To define an interface standard for very high-performance multiprocessor systems that supports a coherent shared-memory model scalable to systems with up to 64 K nodes. This Standard is to facilitate assembly of processor, memory, I/O, and bus adaptor cards from multiple vendors into massively parallel systems with through puts ranging up to more than 1012 operations per second.
This Standard will encompass two levels of interface, defining operation over distances less than 10 m. The physical layer will specify electrical, mechanical, and thermal characteristics of connectors and cards. The logical level will describe the address space, data transfer protocols, cache coherence mechanisms, synchronization primitives, control and status registers, and initialization and error recovery facilities.
The preceding statements were those submitted to and approved by the IEEE Standards Board as the definition of the SCI project. These goals have been met and exceeded: support for message-passing was added, and the operating distance is not limited to 10 m. (The intent of that limitation was to make clear that this is not yet-another Local Area Network.) The real distinction between SCI and a network has more to do with the memory-accessbased model SCI uses and the distributed cache-coherence model.
The practical operating distance depends more on the throughput and performance needed than on any absolute limit built into the specification. Very long links would yield unacceptable performance for many users (but perhaps not all). In particular, the fibre-optic physical layer can extend the SCI paradigm over distances long enough to link a computer to its I/O devices, or to link several nearby processors. No arbitrary length limit would be appropriate, but practical considerations including the throughput requirements and the cost of transmitters and receivers will set the lengths that people consider useful.
A very-high-priority goal was that SCI be cost-effective for small systems as well as for the massively parallel ones mentioned in the purpose statement above. SCI's low pin count and simple ring implementation make medium-performance, few-processor systems easier to build with SCI than with bused backplane systems; a two-layer backplane should be sufficient, and three layers should be enough to support the optional geographical addressing mechanism.
The SCI interface, complete with transceivers, fits into a single IC package that includes much of the logic needed to support the cache-coherence protocols. This economy for small systems leads to the expectation that SCI processor boards will be built in high volume, making them inexpensive enough to be assembled in large numbers for building supercomputers at low cost. SCI also simplifies the construction of reliable systems. SCI Type 1 modules are well protected against electrostatic discharge and electromagnetic interference, and can be safely inserted while the remainder of the system remains powered. SCI supports live insertion and withdrawal by using a single supply voltage (with on-board conversion as needed) and staggered pin lengths in the connector to guarantee safe sequencing. Note, however, that system software plays an important role in live insertion or removal of a module because the resources provided by that module have to be allocated and deallocated appropriately.
In systems where several modules share a ringlet, the removal of one module interrupts all communication via that ringlet, so the resources on those modules also have to be deallocated.

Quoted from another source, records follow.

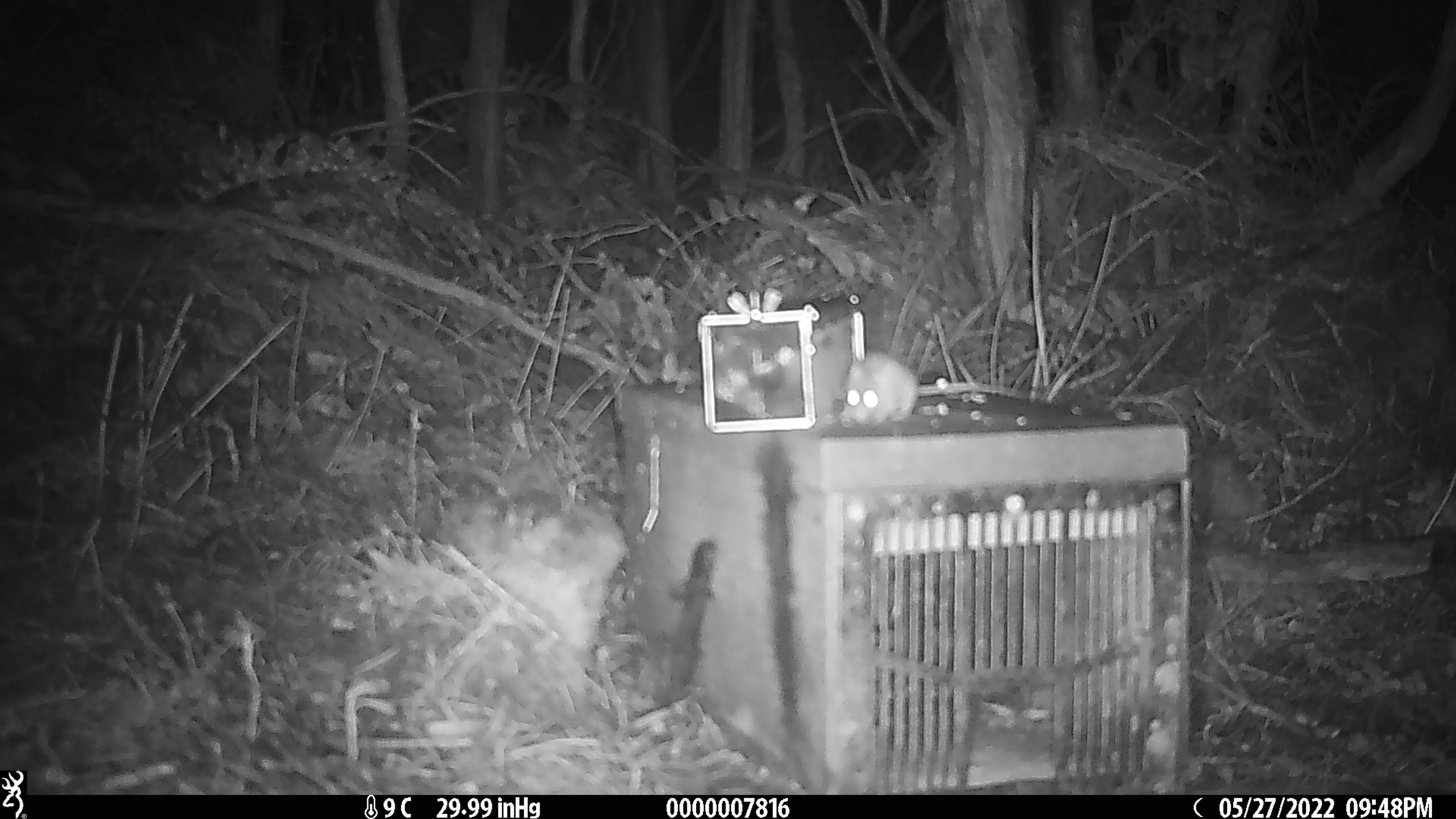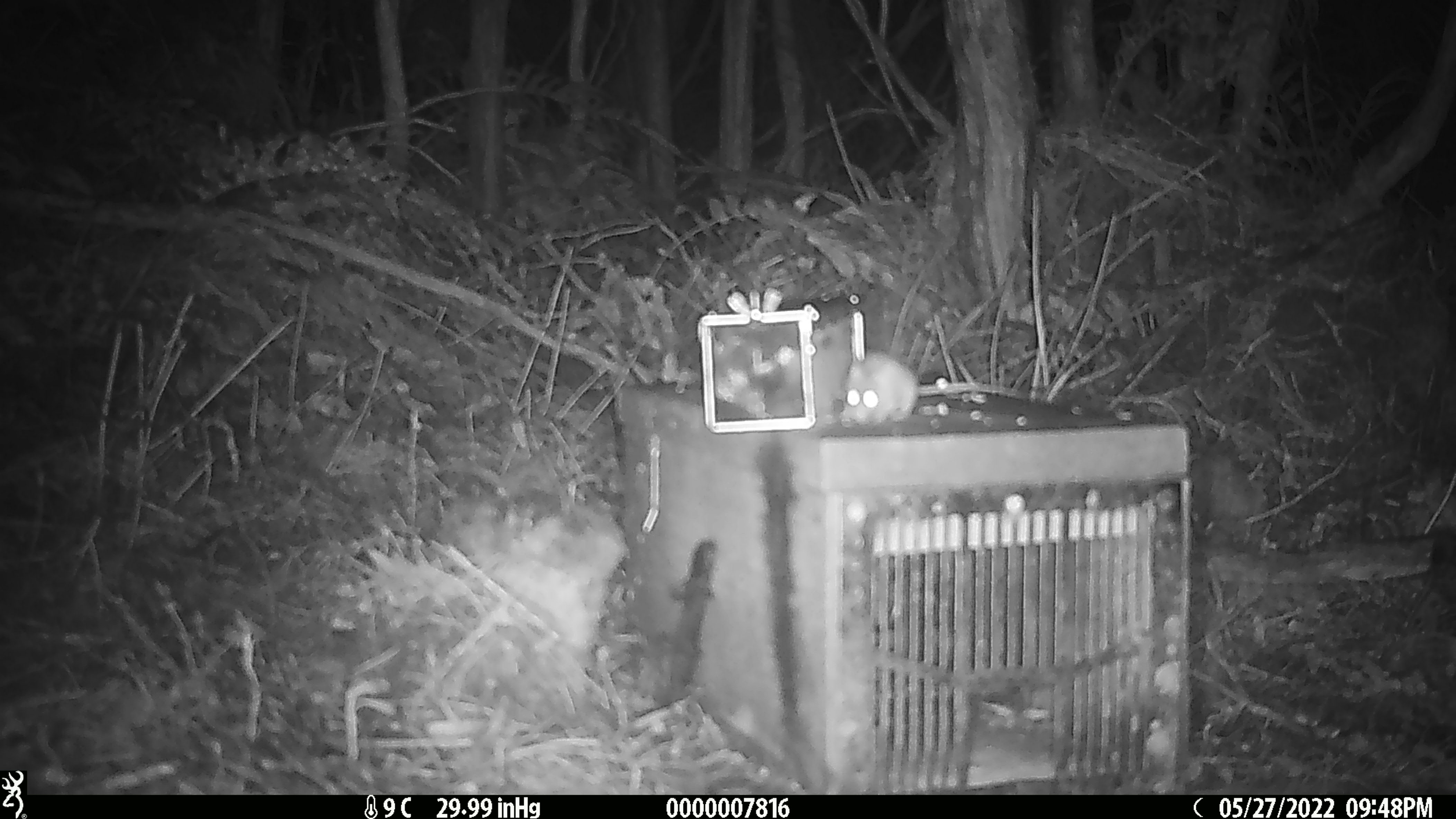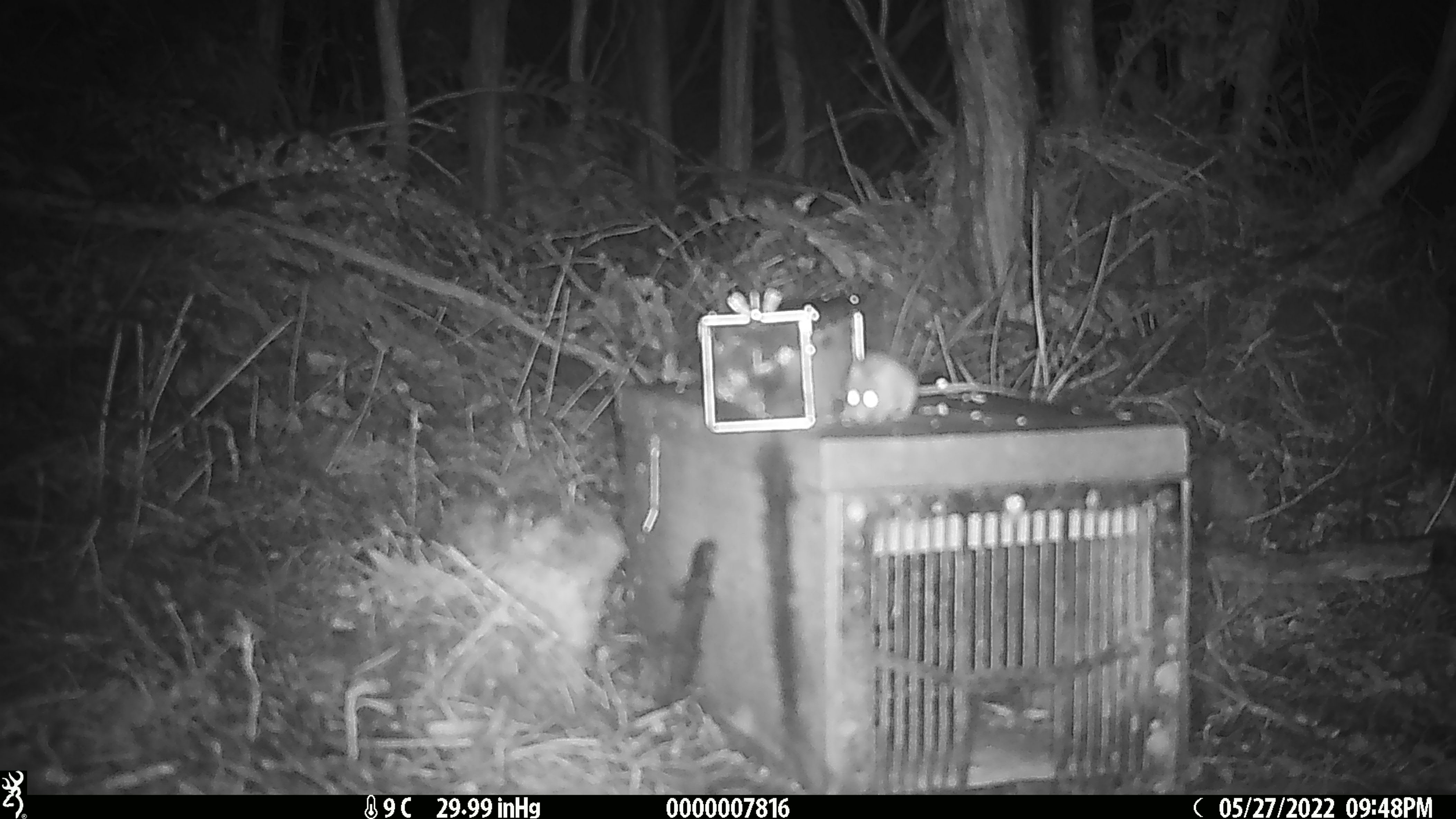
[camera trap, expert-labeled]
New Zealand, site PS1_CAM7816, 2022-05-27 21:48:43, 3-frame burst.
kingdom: Animalia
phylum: Chordata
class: Mammalia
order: Rodentia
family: Muridae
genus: Mus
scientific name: Mus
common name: mouse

A similar situation arises in any system that may have multiple processors resident on one field-replaceable board: all have to be deallocated when any one is replaced. The system software for handling the deallocation and reallocation of these resources is outside SCI's scope. Although SCI does not provide fault tolerance directly in its low-level protocols, it does provide the support needed for implementing fault-tolerant operation in software. With this recovery software, the SCI coherence protocols are robust and can recover from an arbitrary number of detected transmission failures (packets that are lost or corrupted). The SCI paradigm removes the limits that bus structures place on throughput, but its latency is of course limited by the speed of signal propagation (less than the speed of light). Everincreasing throughput can be expected as technology improves, but the organization of hardware and software will have to take into account the relatively constant latency (delay between request and response), which is proportional to the physical size of the system.

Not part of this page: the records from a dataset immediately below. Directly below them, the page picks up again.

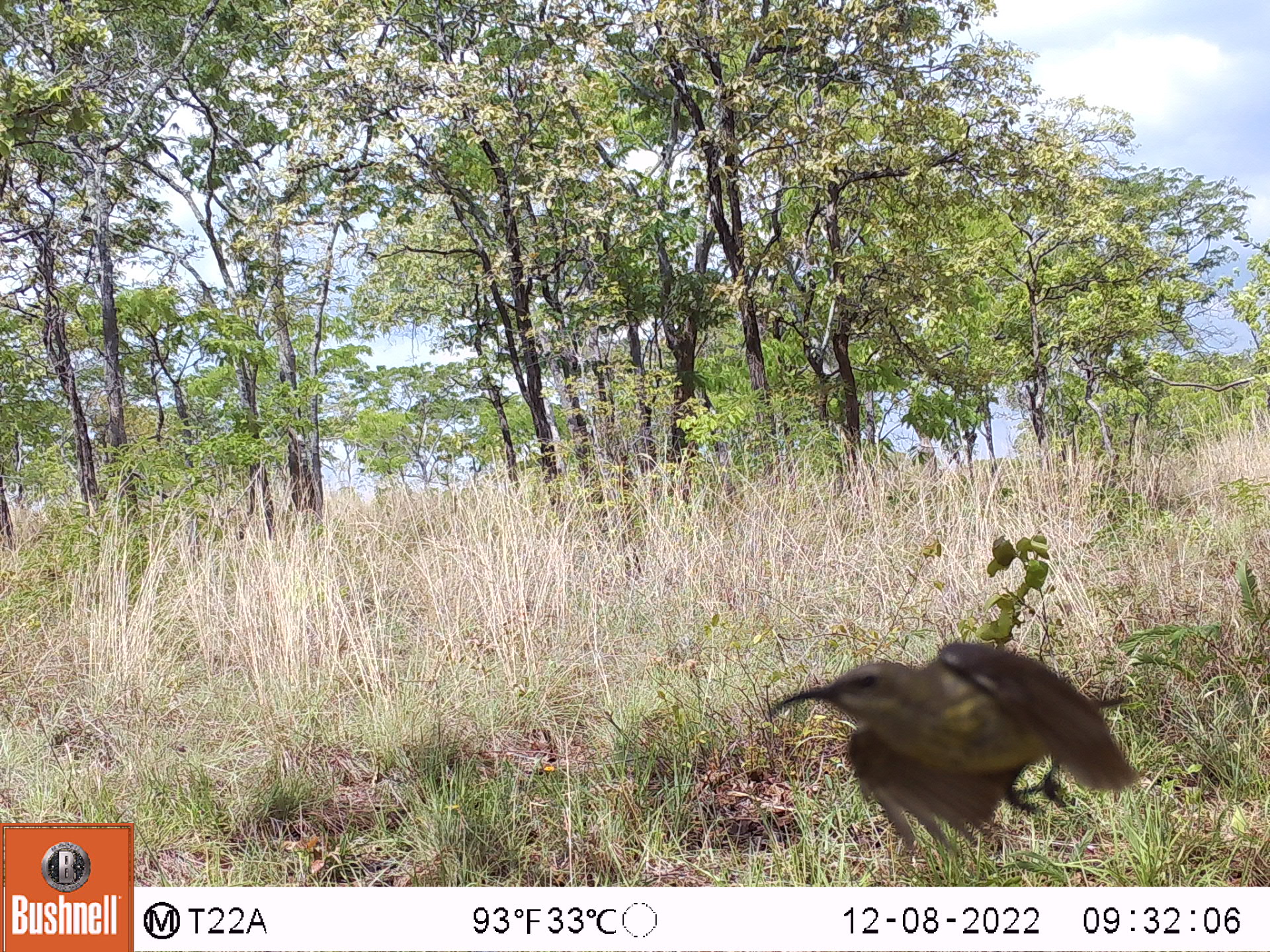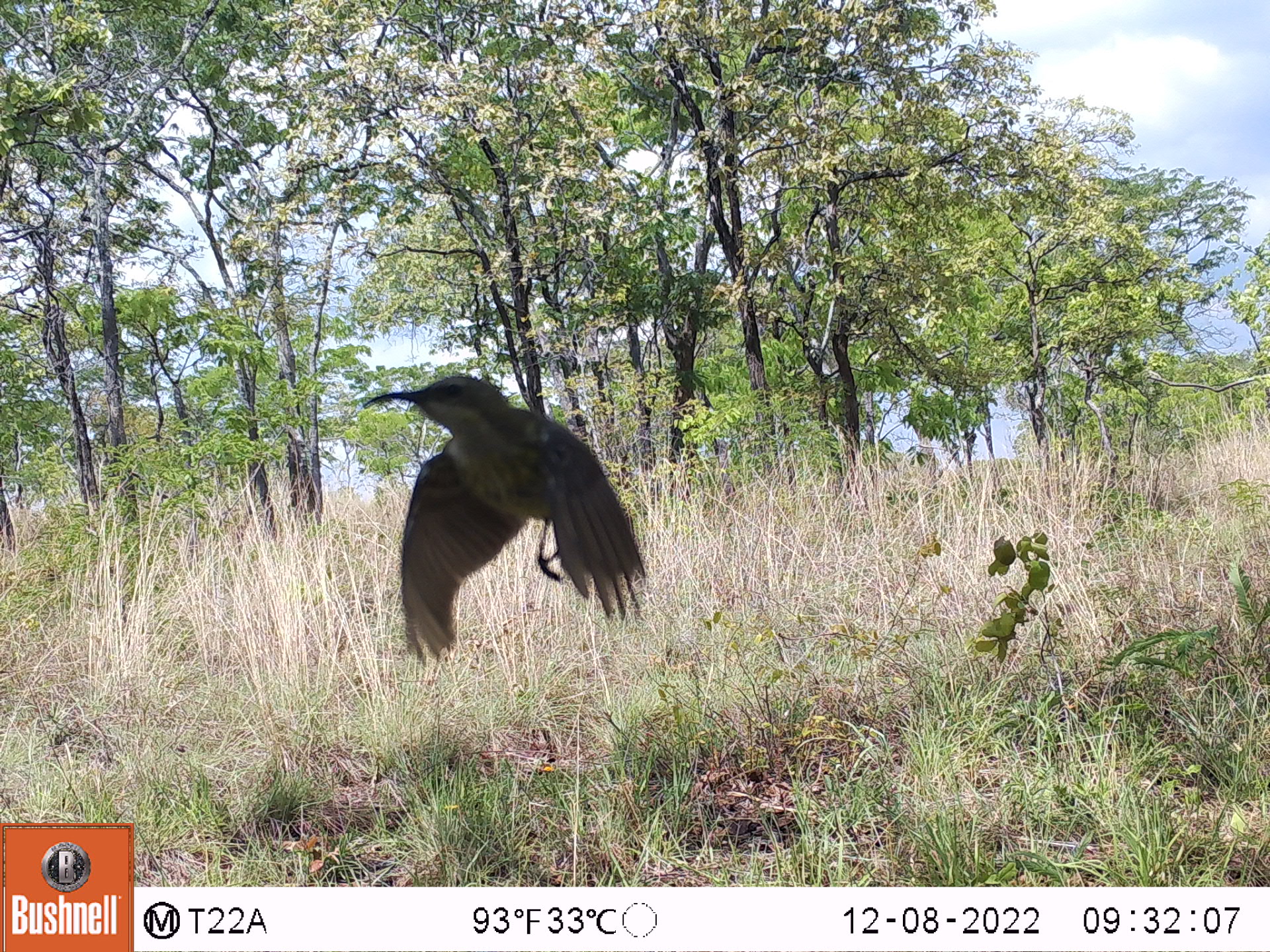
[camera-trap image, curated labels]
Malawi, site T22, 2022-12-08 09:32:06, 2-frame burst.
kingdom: Animalia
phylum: Chordata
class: Aves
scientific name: Aves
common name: bird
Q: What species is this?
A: Bird (Aves).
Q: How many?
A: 1.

The last generation of buses approached the ultimate limits of performance, leading to the concept of an ultimate standard. However, the initially defined SCI physical layers are likely just the first of a series of implementations having higher or lower performance levels. The 1 Gbyte/s link speed specified for the initial ECL/copper-backplane implementation was chosen based on a combination of marketing and engineering considerations. From a marketing point of view, it was necessary to define a territory that did not disturb the markets for present 32-bit standards or present networks, and from an engineering point of view this link speed was near the edge of what available signalling technology and integrated circuit technology could support.
New technologies, such as better cables, connectors, transceivers; IC packages with more pins or higher power-dissipation capabilities; or faster ICs, could make it practical or desirable to implement SCI on new physical-layer standards. Such standards, with different link widths or bit rates, will be developed from time to time. However, packet formats and higher level coherence protocols will be the same across all these physical implementations. That should make the problem of interfacing one SCI system to another relatively simple . SCI already includes the necessary mechanisms to cope easily with speed differences.